I tried 100 language processing knock 2020: Chapter 3

Introduction

I tried Language processing 100 knock 2020. You can see the link of other chapters from here, and the source code from here.

Chapter 3 Regular Expressions

No.20 Reading JSON data

Read the JSON file of the Wikipedia article and display the article text about "UK". In problems 21-29, execute on the article text extracted here.

Answer

020.py


import pandas as pd

path = "jawiki-country.json.gz"
df = pd.read_json(path, lines=True)
print(df.query("title == 'England'")["text"].values[0])

# -> {{redirect|UK}}
#    {{redirect|United Kingdom|The princes of the Spring and Autumn period|English(Spring and autumn)}}
#    {{Otheruses|European country|Local cuisine of Nagasaki and Kumamoto prefectures|England}}
Comments

Since the given file is in JSON Lines format, we set lines to True. You can get row elements that meet the conditions by using query (). You could also do df [df ["title "] =" UK "].

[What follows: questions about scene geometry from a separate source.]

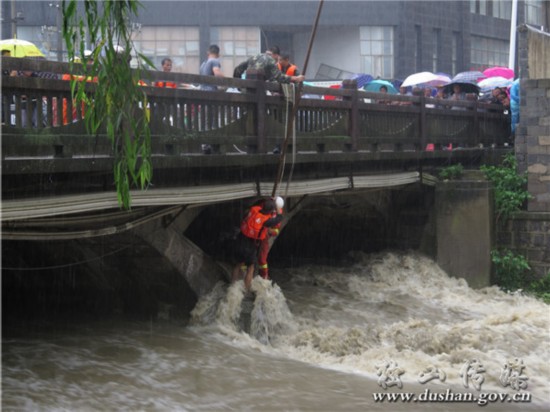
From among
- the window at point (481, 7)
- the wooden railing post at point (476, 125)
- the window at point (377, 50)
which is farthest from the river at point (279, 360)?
the window at point (481, 7)

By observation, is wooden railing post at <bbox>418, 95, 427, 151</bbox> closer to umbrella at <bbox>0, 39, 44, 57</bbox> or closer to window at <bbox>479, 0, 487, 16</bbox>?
umbrella at <bbox>0, 39, 44, 57</bbox>

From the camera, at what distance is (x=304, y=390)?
916cm

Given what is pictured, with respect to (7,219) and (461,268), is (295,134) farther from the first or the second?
(461,268)

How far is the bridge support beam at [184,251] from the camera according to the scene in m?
10.5

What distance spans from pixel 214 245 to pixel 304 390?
3.65m

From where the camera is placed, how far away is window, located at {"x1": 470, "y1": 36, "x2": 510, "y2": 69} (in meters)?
36.5

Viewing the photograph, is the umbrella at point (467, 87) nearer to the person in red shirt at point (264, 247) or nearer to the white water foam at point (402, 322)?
the white water foam at point (402, 322)

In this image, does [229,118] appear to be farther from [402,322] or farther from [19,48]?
[19,48]

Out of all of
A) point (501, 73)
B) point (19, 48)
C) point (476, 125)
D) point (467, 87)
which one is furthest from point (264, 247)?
point (501, 73)

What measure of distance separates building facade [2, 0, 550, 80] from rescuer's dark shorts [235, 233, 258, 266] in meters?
16.5

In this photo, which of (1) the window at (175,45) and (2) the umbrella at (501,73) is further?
(1) the window at (175,45)

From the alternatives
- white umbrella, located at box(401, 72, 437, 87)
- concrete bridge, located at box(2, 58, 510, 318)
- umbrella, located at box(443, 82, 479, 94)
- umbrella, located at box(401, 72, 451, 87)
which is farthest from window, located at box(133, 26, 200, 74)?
concrete bridge, located at box(2, 58, 510, 318)

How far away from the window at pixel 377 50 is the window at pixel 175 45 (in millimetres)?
5963

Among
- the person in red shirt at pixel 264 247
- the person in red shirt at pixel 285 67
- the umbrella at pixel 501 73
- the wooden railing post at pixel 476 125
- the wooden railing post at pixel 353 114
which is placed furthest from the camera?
the umbrella at pixel 501 73
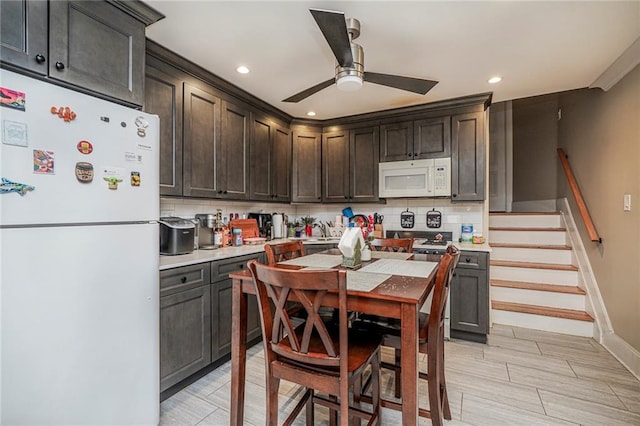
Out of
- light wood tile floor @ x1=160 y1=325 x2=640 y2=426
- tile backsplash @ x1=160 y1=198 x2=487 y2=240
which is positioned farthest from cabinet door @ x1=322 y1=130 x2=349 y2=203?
light wood tile floor @ x1=160 y1=325 x2=640 y2=426

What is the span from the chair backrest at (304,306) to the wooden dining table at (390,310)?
121 millimetres

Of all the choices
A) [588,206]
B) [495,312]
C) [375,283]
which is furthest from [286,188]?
[588,206]

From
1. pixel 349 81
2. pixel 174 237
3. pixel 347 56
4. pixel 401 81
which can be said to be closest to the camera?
pixel 347 56

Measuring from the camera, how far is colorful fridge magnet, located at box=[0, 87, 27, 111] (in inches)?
44.2

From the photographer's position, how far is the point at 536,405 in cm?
190

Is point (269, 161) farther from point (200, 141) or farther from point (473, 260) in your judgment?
point (473, 260)

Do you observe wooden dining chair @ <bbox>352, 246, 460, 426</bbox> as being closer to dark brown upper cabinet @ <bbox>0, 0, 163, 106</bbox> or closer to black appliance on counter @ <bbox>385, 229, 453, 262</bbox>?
black appliance on counter @ <bbox>385, 229, 453, 262</bbox>

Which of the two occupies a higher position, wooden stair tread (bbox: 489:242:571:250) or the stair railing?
the stair railing

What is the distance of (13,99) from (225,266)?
153 cm

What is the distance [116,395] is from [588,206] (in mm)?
4185

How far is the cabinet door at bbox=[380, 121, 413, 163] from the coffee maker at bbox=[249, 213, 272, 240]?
1.51 m

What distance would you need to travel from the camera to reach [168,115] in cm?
229

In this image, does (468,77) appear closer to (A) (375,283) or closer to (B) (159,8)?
(A) (375,283)

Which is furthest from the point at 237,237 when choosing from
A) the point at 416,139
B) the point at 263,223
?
the point at 416,139
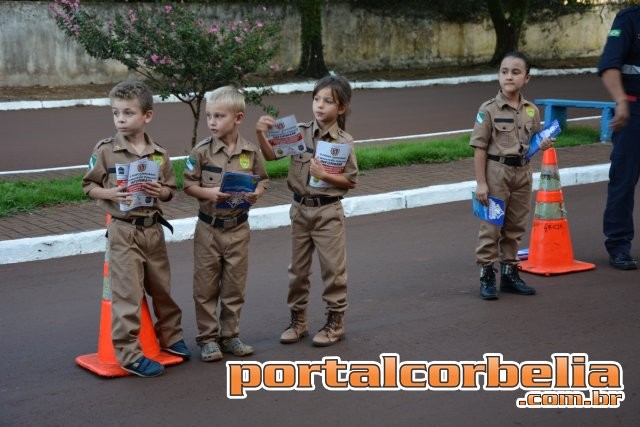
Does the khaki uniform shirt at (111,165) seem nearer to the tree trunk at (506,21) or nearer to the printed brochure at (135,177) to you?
the printed brochure at (135,177)

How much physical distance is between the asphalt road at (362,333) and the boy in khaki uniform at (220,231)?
7.5 inches

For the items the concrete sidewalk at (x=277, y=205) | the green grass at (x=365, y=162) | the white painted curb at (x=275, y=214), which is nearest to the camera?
the white painted curb at (x=275, y=214)

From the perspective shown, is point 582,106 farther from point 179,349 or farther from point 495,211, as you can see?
point 179,349

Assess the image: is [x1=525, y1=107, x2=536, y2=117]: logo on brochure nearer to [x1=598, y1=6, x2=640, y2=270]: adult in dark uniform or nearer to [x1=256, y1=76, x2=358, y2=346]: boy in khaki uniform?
[x1=598, y1=6, x2=640, y2=270]: adult in dark uniform

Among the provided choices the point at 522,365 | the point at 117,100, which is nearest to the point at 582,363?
the point at 522,365

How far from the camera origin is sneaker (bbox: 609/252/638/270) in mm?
7555

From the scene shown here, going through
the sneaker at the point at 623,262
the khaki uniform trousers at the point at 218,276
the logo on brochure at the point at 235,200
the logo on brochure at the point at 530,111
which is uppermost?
the logo on brochure at the point at 530,111

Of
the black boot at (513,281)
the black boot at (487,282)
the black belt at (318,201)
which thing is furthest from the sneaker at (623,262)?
the black belt at (318,201)

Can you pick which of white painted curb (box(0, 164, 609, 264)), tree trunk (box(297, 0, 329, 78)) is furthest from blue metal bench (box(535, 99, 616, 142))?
tree trunk (box(297, 0, 329, 78))

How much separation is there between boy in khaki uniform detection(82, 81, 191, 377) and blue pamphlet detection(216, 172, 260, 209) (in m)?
0.32

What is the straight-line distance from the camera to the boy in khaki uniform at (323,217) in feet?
18.9

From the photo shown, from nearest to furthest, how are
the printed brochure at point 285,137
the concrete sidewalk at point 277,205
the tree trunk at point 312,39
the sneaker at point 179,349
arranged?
1. the sneaker at point 179,349
2. the printed brochure at point 285,137
3. the concrete sidewalk at point 277,205
4. the tree trunk at point 312,39

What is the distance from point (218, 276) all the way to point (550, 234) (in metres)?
3.04

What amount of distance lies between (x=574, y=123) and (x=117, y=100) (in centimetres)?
1173
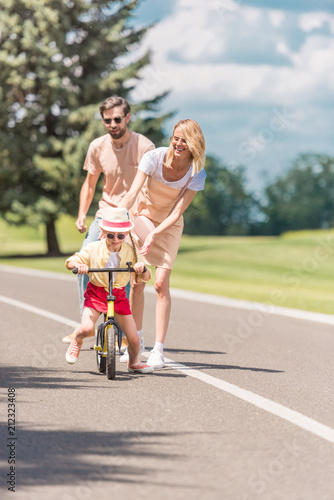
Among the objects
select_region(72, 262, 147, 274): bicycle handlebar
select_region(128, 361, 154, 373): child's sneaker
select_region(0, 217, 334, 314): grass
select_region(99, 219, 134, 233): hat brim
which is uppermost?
select_region(99, 219, 134, 233): hat brim

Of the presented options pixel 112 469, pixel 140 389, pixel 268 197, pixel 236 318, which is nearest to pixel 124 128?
pixel 140 389

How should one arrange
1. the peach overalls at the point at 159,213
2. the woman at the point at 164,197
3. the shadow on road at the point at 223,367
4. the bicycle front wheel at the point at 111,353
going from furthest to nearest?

No.21 Extract the line containing the category name

Extract the line that declares the category name in the article.

Answer

021.py


import input_json as js

article = js.input()
print(list(filter(lambda x: "[[Category" in x, article)))

# -> ['[[Category:England|*]]', '[[Category:England連邦加盟国]]', '[[Category:Commonwealth Kingdom|*]]'...
Comments

The sentence extracted in No.20 can be called by ʻimportandjs.input (). Does the filterfunction return an iterator, right? I have the impression that the processing oflist (filter ())` does not fit well. I wonder if there is another implementation method.

No.22 Extraction of category name

Extract the article category names (by name, not line by line).

Answer

022.py



import input_json as js
import re

article = js.input()
list = [re.match("\[\[Category:([^\|,\]]+)", item) for item in article]
print([str.groups()[0] for str in list if str is not None])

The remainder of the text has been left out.